A “cluster” is made up of multiple “nodes,” each of which executes one or more database server instances that read data from and write data to a database that is located on shared storage. Each node may be a separate computing device. Nodes may communicate with other nodes and the shared storage through a network and/or other communication mechanisms.
Clusters offer many benefits not available in alternative data processing configurations. The computational power offered by a cluster of relatively inexpensive nodes often rivals the computational power offered by a single, much more expensive, computing device. Individual nodes can be added to or removed from a cluster according to need. Thus, clusters are highly scalable. Even when one node in a cluster fails, other nodes in the cluster may continue to provide services. Thus, clusters are highly fault-tolerant.
As mentioned above, each node in a cluster may execute one or more database server instances, referred to herein simply as “instances.” Each such instance may have a separate buffer cache stored in the memory of the node on which that instance is resident. When a particular instance needs to access a block of data (referred to hereinafter as a “block”) from the database, the instance determines whether the block is stored in any instance's buffer cache. If the block is stored in some instance's buffer cache, then the particular instance obtains the block from that buffer cache and places the block in the particular instance's buffer cache, unless the block is already stored in the particular instance's buffer cache. If the block is not stored in any instance's buffer cache, then the particular instance reads the block from the database and places the block in the particular instance's buffer cache. Either way, the particular instance can then access the block from the particular instance's buffer cache instead of the database. Accessing a block from a buffer cache is significantly faster than accessing a block from the database.
A block's size is typically fixed, e.g., 8 KB. The size of a block may be based on the properties of the disk on which data is stored and/or the mechanism that is used to read and write data to the disk.
When an instance accesses a block, the instance may do so for the purpose of modifying the block. The instance modifies the block that is in the instance's buffer cache. In order to reduce the amount of writing to the database, which degrades performance, the writing of the modified block to the database might be deferred for some period of time. To protect against node failure, a “redo log” stored in the database maintains a history of modifications that the instance performs on blocks. A single redo record typically contains information that pertains to a modification to one or more blocks. A single redo record is typically one or two orders of magnitude smaller than a single block. Because redo records are much smaller in size relative to the corresponding blocks, writing a redo record to a redo log in persistent storage is much faster than writing a block to persistent storage.
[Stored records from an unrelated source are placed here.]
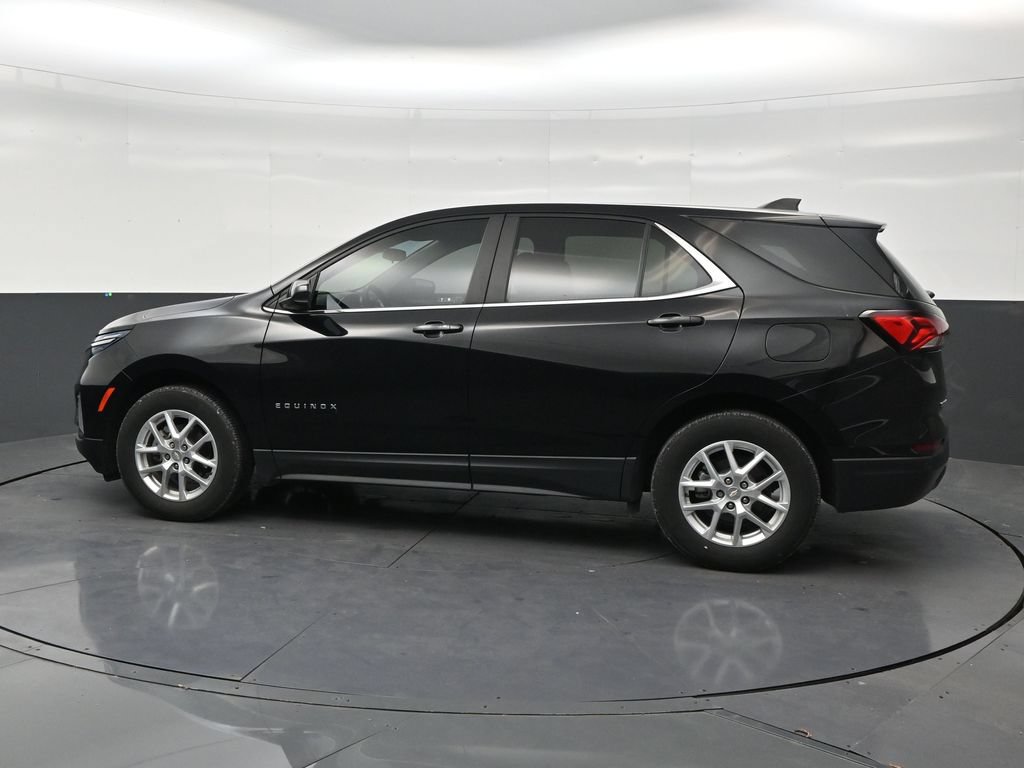 Used 2024 Chevrolet Equinox LT FWD image 2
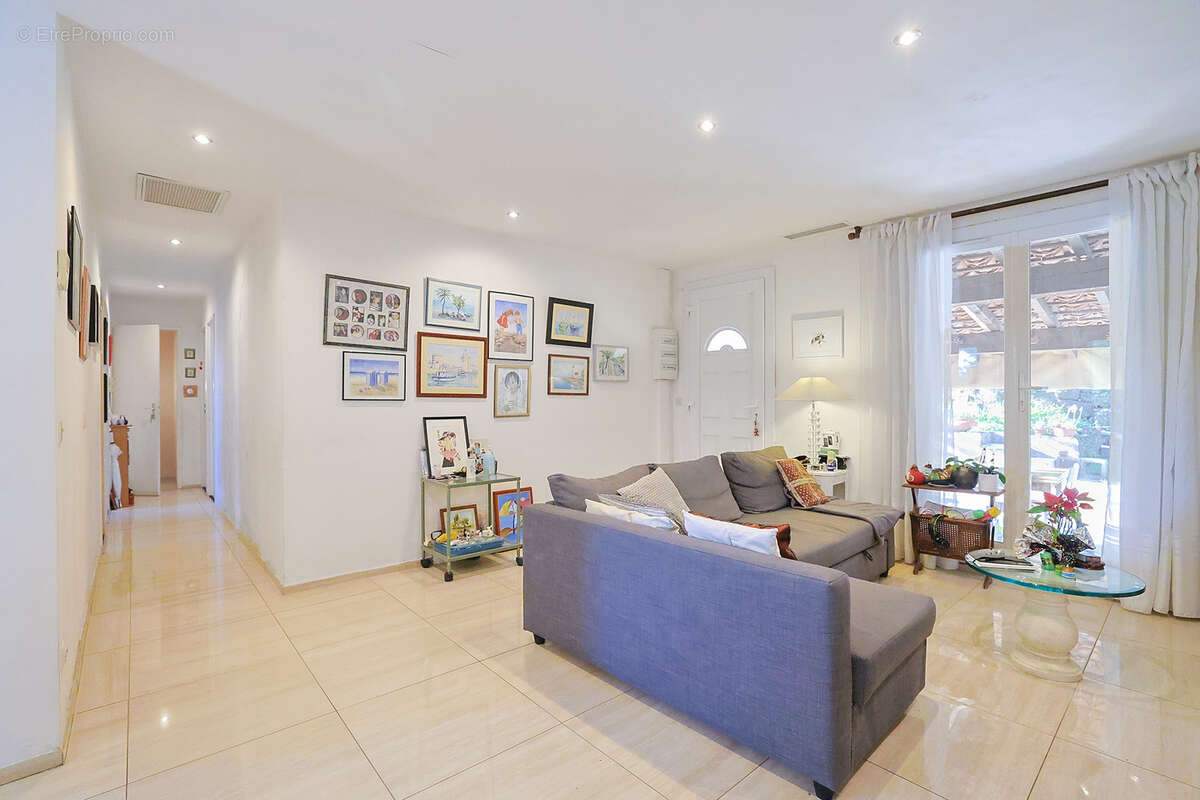 Maison à SOLLIES-VILLE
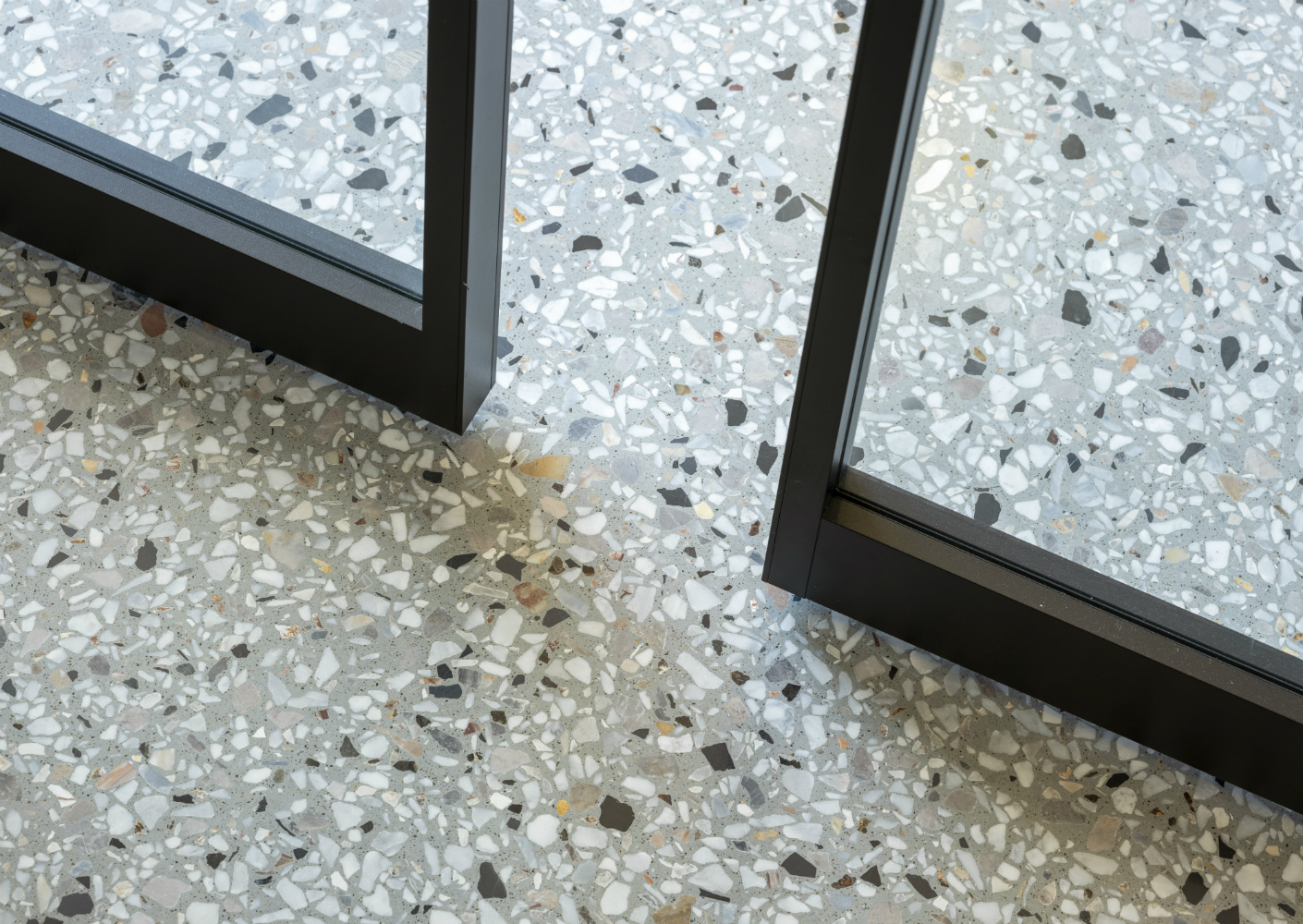 Minerale, ijzersterke afwerking voor vloer en wand Minerale, ijzersterke afwerking voor vloer en wand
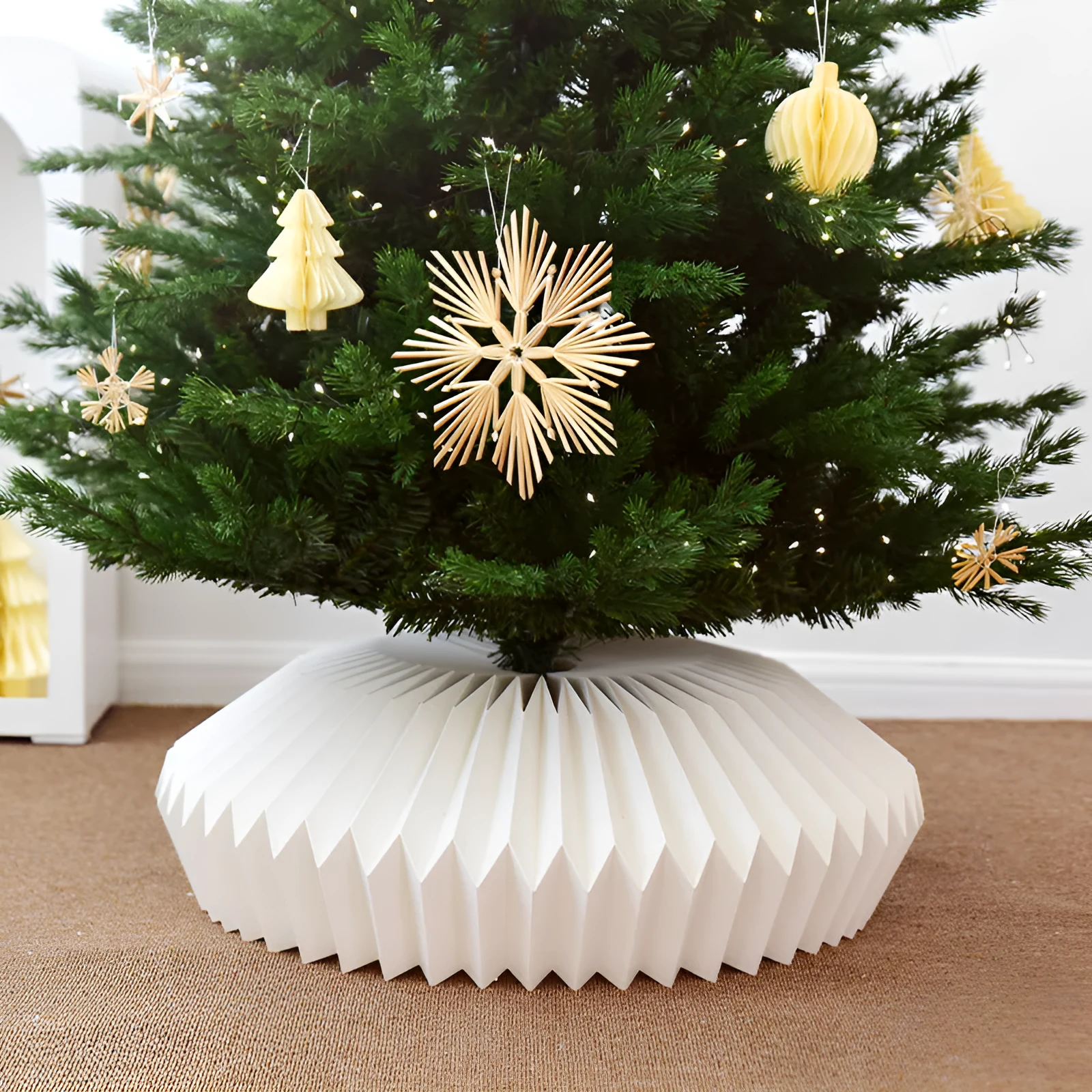 60cm white paper Christmas tree base decoration tree skirt fence floor ornament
After a period of time, one or more modified blocks are written to the database. The point at which one or more modified blocks are written to the database is known as a “checkpoint.” Any redo records in the redo log that precede a checkpoint may be ignored because the checkpoint indicates that the blocks stored in the database are “current” at the time of the checkpoint. In other words, the blocks stored in the database reflect the changes indicated in the redo records that were recorded in the redo log before the checkpoint.
Sometimes nodes fail. When a node fails, the blocks stored in the buffer caches resident on that node may be lost. Some of those lost blocks might be blocks that were modified but not yet written to the database. In such a situation, a recovery process needs to be initiated so that the database contains the correct blocks. One recovery process is described in U.S. patent application Ser. No. 10/891,433, filed on Jul. 13, 2004, entitled, “Performance Metric-Based Selection of One or More Database Server Instances to Perform Database Recovery.”
Currently, a single surviving (referred to as the “recovery instance”) instance performs database recovery. The recovering instance must read the redo log of the crashed instance. If there is more than one crashed instance, then the recovering instance must read the redo log of each crashed instance and sort the redo records according to when the corresponding changes were committed. This process may take a considerable amount of time.
The approaches described in this section are approaches that could be pursued, but not necessarily approaches that have been previously conceived or pursued. Therefore, unless otherwise indicated, it should not be assumed that any of the approaches described in this section qualify as prior art merely by virtue of their inclusion in this section.